#### WHAT IS BEING ASKED:
Return the lines of the data below, from the one containing "Quality Right Angle" through the very last, exactly and with both ends included; no pictures.

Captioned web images
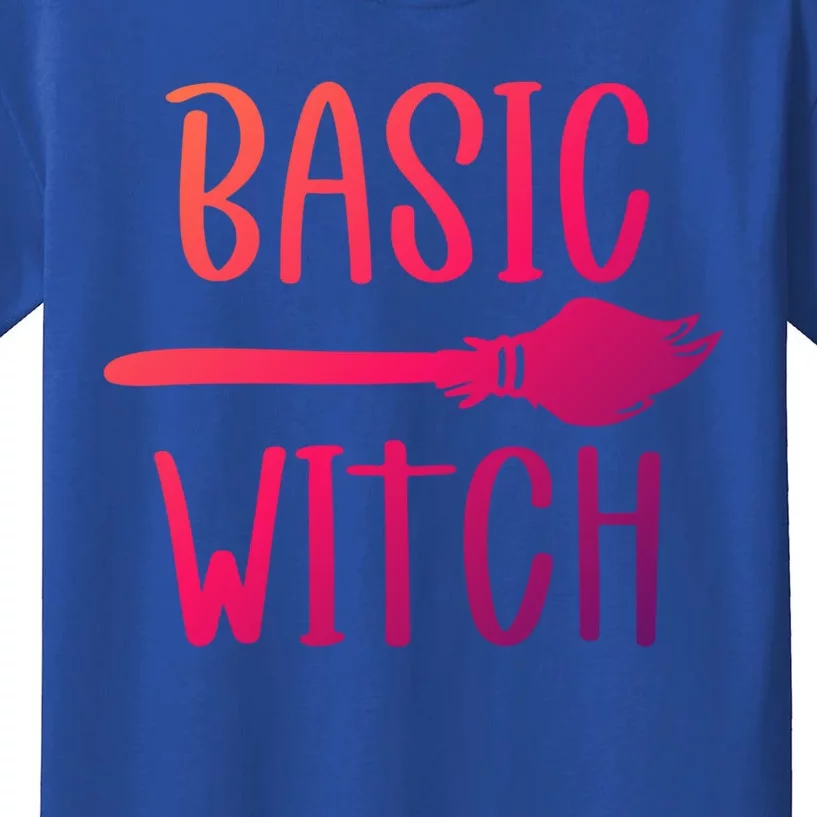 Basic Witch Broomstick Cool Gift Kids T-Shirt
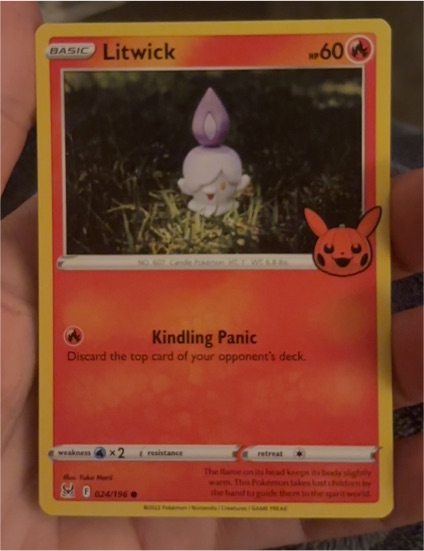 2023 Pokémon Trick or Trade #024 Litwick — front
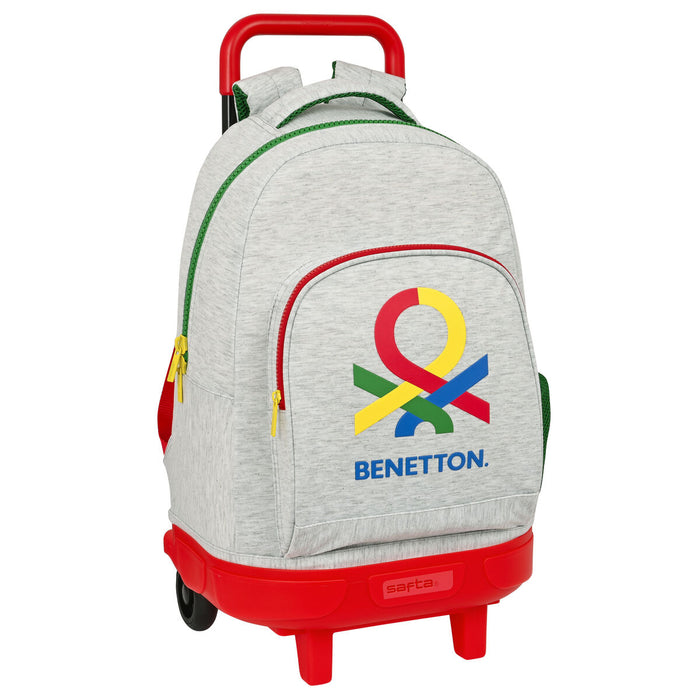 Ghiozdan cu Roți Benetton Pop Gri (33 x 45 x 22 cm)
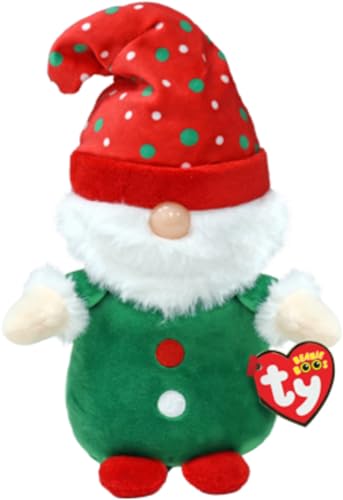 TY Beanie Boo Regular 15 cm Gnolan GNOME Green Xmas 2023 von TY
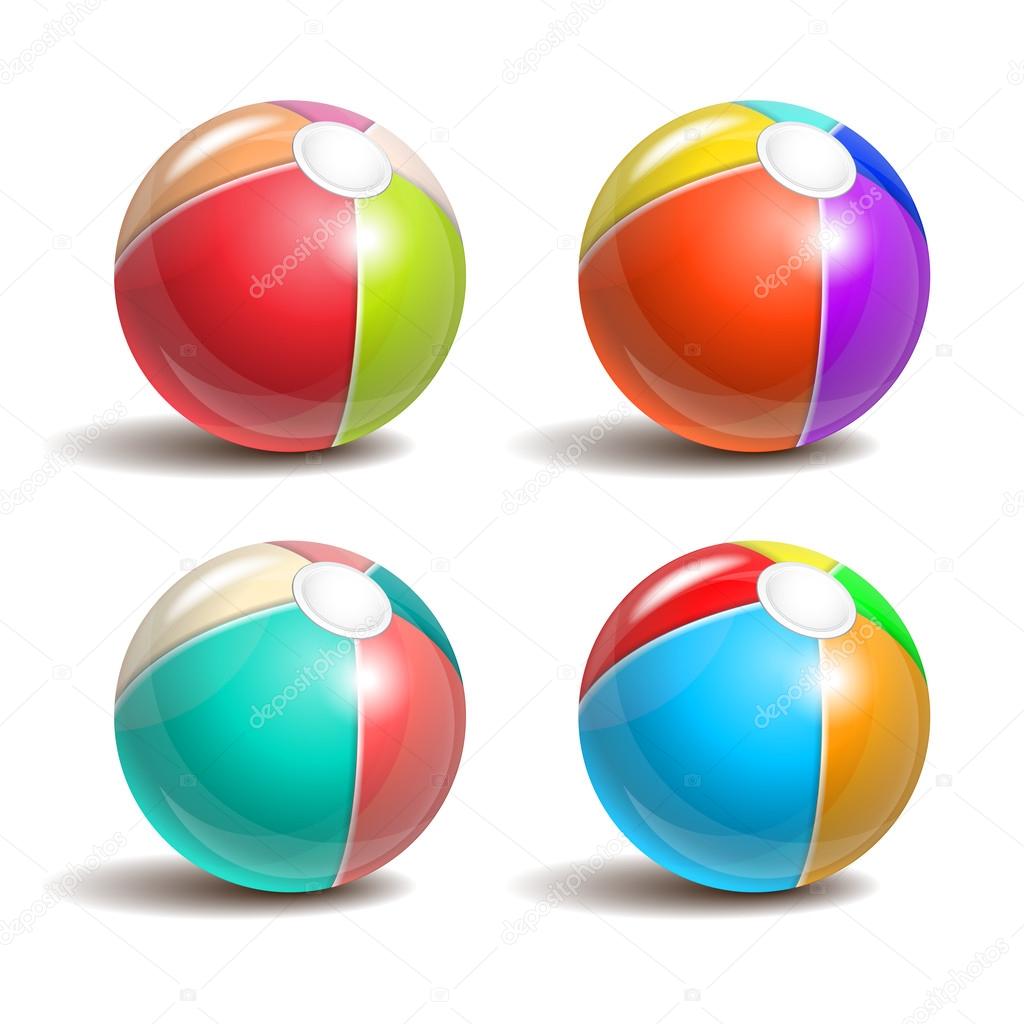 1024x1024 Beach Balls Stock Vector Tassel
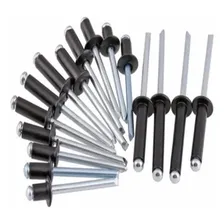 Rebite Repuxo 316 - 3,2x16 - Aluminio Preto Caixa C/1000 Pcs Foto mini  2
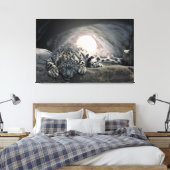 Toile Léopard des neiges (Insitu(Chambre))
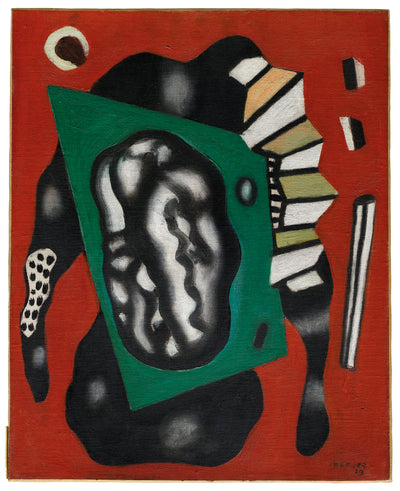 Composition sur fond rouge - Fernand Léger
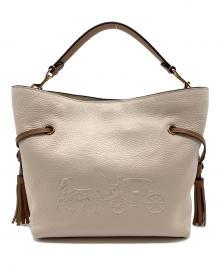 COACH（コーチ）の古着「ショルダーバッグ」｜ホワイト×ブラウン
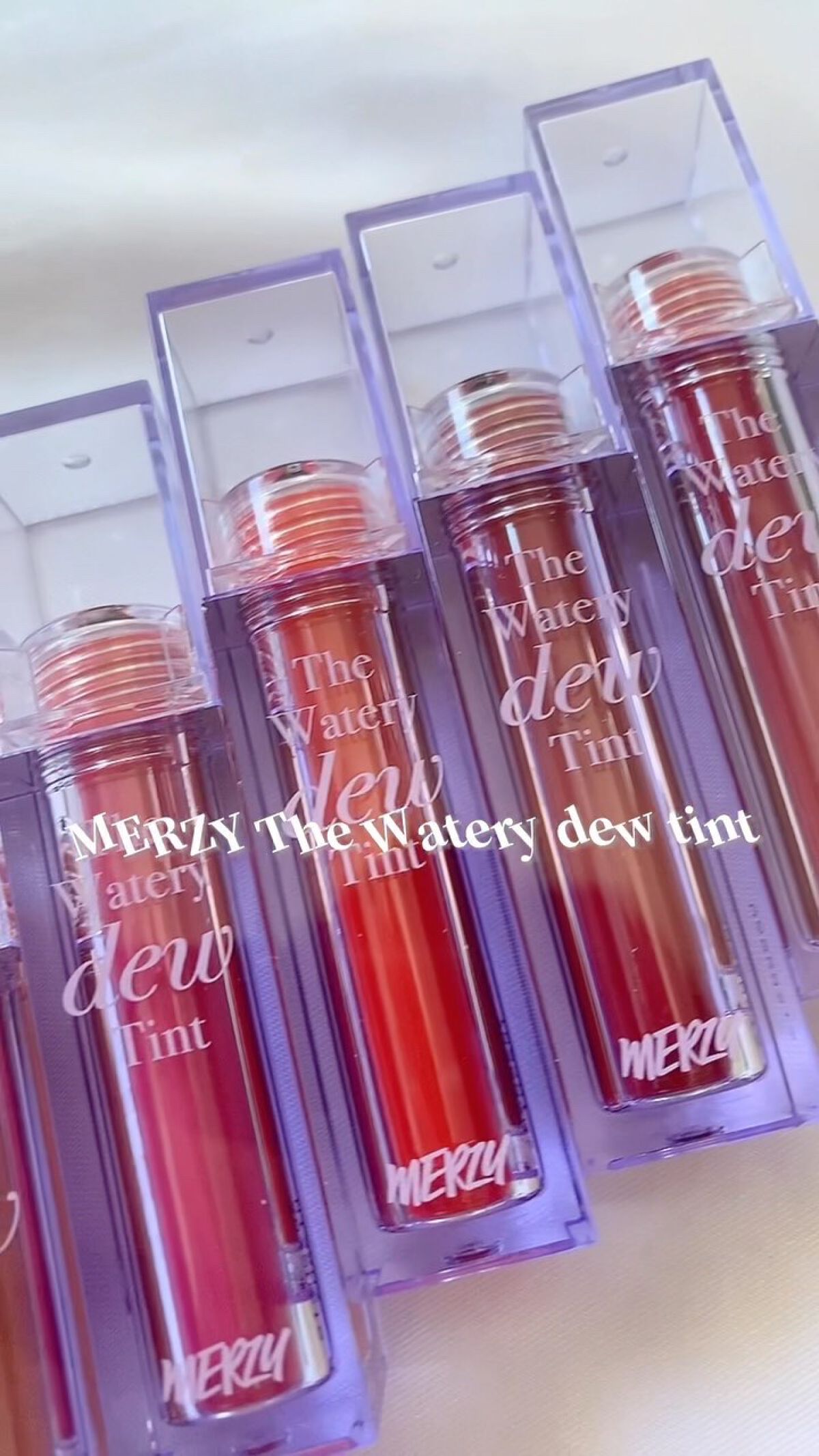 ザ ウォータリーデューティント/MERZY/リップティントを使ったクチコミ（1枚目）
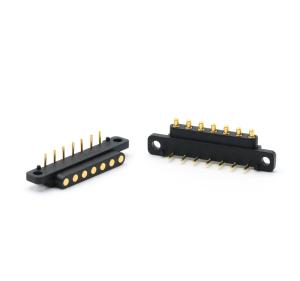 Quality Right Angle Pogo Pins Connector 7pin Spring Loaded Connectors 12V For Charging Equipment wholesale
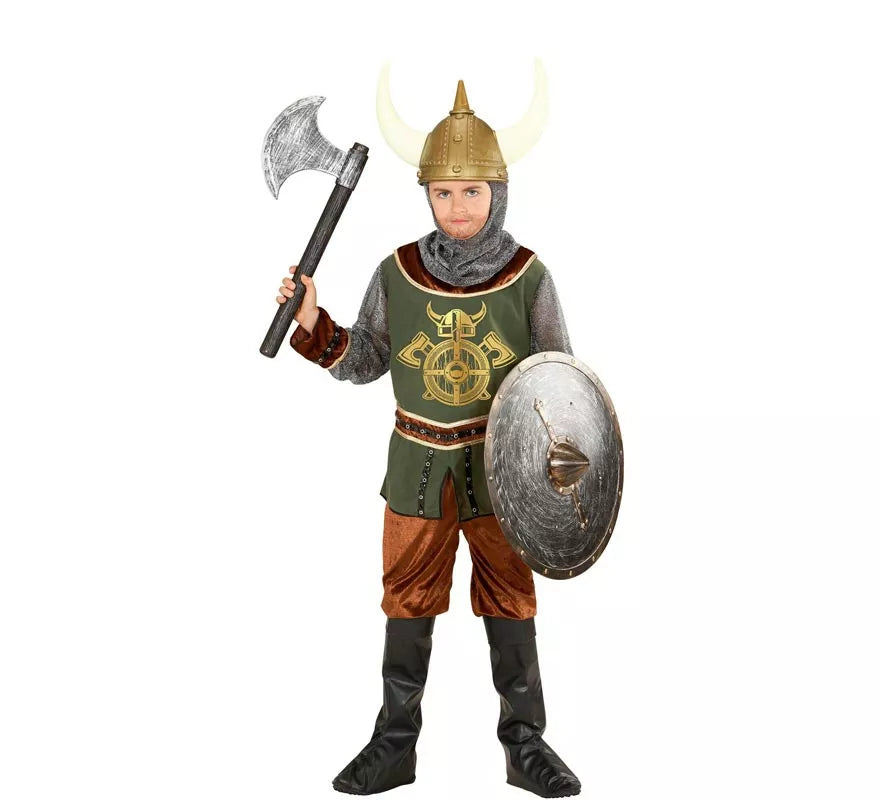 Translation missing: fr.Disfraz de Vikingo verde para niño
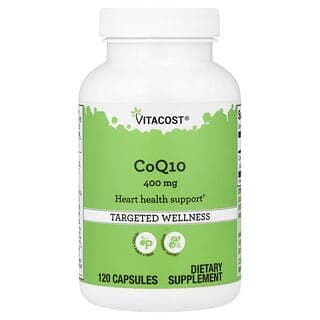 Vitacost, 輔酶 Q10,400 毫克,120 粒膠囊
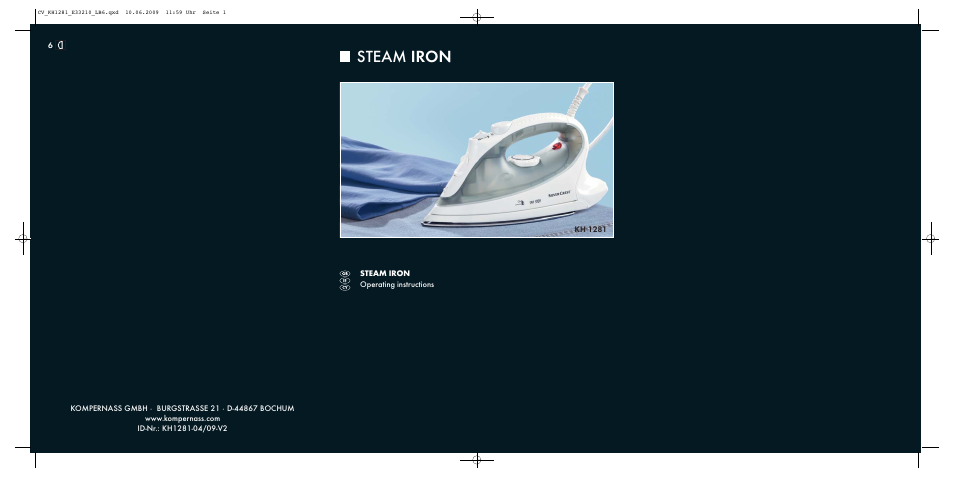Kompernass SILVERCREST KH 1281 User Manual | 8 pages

#### TASK OUTPUT:
 Quality Right Angle Pogo Pins Connector 7pin Spring Loaded Connectors 12V For Charging Equipment wholesale
 Translation missing: fr.Disfraz de Vikingo verde para niño
 Vitacost, 輔酶 Q10,400 毫克,120 粒膠囊
Kompernass SILVERCREST KH 1281 User Manual | 8 pages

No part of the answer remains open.